■ **Work to be completed**:
Return all of the data that follows precisely, leaving every image out.

■ **Available data**:

****

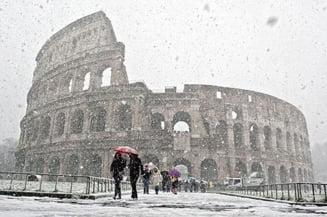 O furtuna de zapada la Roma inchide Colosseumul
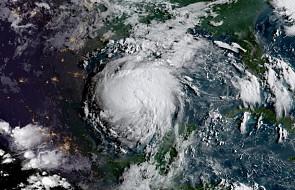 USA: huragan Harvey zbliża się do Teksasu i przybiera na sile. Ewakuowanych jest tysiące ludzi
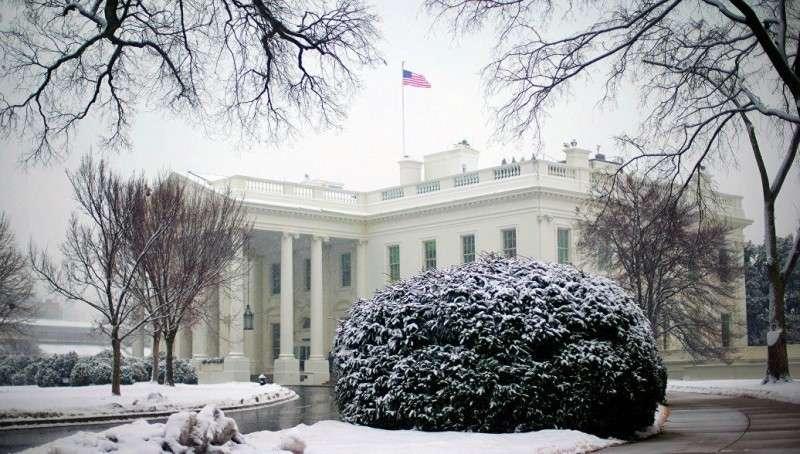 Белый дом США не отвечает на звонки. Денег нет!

****

■ **Task output**:
 O furtuna de zapada la Roma inchide Colosseumul
 USA: huragan Harvey zbliża się do Teksasu i przybiera na sile. Ewakuowanych jest tysiące ludzi
 Белый дом США не отвечает на звонки. Денег нет!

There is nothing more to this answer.